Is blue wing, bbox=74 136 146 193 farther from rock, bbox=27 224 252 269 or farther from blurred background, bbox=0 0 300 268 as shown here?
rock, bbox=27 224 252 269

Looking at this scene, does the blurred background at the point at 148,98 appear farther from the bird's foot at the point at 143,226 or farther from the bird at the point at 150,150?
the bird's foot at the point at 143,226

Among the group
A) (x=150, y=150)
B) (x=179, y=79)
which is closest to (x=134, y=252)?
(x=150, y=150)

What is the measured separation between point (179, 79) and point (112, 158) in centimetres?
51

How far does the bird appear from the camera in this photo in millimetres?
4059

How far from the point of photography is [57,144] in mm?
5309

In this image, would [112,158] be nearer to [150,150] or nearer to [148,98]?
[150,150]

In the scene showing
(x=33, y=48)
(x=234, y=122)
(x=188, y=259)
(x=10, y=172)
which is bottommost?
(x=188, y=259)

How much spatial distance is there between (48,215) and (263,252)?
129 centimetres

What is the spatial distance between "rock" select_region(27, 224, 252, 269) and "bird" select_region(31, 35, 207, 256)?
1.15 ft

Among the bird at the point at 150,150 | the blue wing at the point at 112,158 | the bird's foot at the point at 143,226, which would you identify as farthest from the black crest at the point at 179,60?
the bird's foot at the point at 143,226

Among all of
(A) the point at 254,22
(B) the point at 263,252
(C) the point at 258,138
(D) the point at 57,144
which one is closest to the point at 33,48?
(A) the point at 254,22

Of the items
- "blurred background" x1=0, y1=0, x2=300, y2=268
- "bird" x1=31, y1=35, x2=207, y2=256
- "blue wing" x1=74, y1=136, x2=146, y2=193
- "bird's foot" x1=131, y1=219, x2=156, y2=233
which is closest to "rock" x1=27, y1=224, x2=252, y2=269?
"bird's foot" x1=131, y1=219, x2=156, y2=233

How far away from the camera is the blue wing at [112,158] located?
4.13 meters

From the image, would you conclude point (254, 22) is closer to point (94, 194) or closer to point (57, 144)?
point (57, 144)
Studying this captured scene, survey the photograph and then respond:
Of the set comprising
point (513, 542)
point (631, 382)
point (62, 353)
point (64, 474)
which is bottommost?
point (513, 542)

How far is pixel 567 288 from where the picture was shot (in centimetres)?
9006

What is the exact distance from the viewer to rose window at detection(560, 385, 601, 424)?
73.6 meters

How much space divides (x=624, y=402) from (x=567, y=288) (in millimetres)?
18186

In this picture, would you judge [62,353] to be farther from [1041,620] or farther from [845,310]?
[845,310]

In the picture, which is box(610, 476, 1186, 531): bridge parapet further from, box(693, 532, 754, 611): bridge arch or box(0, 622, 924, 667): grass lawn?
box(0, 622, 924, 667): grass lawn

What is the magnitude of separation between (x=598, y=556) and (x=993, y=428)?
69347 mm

Aim:
Output all of the records above again verbatim, line for line.

Output for this exercise:
Is blue wing, bbox=74 136 146 193 farther from rock, bbox=27 224 252 269 or farther from blurred background, bbox=0 0 300 268 as shown here?
rock, bbox=27 224 252 269

Looking at this scene, does the blurred background at the point at 148,98 appear farther from the bird's foot at the point at 143,226 or farther from the bird at the point at 150,150?
the bird's foot at the point at 143,226

Among the group
A) (x=150, y=150)
B) (x=179, y=79)
which is closest to (x=134, y=252)?
(x=150, y=150)

What is the measured separation between point (179, 79) and point (112, 158) in centimetres?
51

How far does the bird appear from the camera in this photo in millimetres?
4059

How far from the point of photography is [57,144] in mm?
5309

In this image, would [112,158] be nearer to [150,150] or nearer to [148,98]?
[150,150]

In the scene showing
(x=33, y=48)
(x=234, y=122)
(x=188, y=259)
(x=10, y=172)
which is bottommost?
(x=188, y=259)

How much spatial distance is there between (48,215) and (263,252)?
129 centimetres

What is the spatial distance between "rock" select_region(27, 224, 252, 269) and "bird" select_region(31, 35, 207, 256)?
1.15 ft

Among the bird at the point at 150,150 | the blue wing at the point at 112,158 | the bird's foot at the point at 143,226, which would you identify as farthest from the black crest at the point at 179,60?
the bird's foot at the point at 143,226

Among all of
(A) the point at 254,22
(B) the point at 263,252
(C) the point at 258,138
(D) the point at 57,144
which one is closest to the point at 33,48?
(A) the point at 254,22

Of the items
- "blurred background" x1=0, y1=0, x2=300, y2=268
- "bird" x1=31, y1=35, x2=207, y2=256
- "blue wing" x1=74, y1=136, x2=146, y2=193
- "bird's foot" x1=131, y1=219, x2=156, y2=233
which is closest to "rock" x1=27, y1=224, x2=252, y2=269?
"bird's foot" x1=131, y1=219, x2=156, y2=233

How far away from the camera is the blue wing at [112,158] located?
4.13 meters

From the image, would you conclude point (254, 22) is closer to point (94, 194) or closer to point (57, 144)?
point (57, 144)
Studying this captured scene, survey the photograph and then respond:
Of the set comprising
point (513, 542)
point (631, 382)
point (62, 353)
point (64, 474)
which is bottommost?
point (513, 542)

How far is pixel 567 288 from where the picture was shot (in centimetres)?
9006

What is the exact distance from the viewer to rose window at detection(560, 385, 601, 424)?
73.6 meters

How much space divides (x=624, y=402) from (x=567, y=288) (in millimetres)?
18186

In this picture, would you judge [62,353] to be farther from [1041,620] or farther from [845,310]?
[845,310]

In the picture, which is box(610, 476, 1186, 531): bridge parapet further from, box(693, 532, 754, 611): bridge arch or box(0, 622, 924, 667): grass lawn?
box(0, 622, 924, 667): grass lawn

What is the magnitude of separation between (x=598, y=556) and (x=993, y=428)?
69347 mm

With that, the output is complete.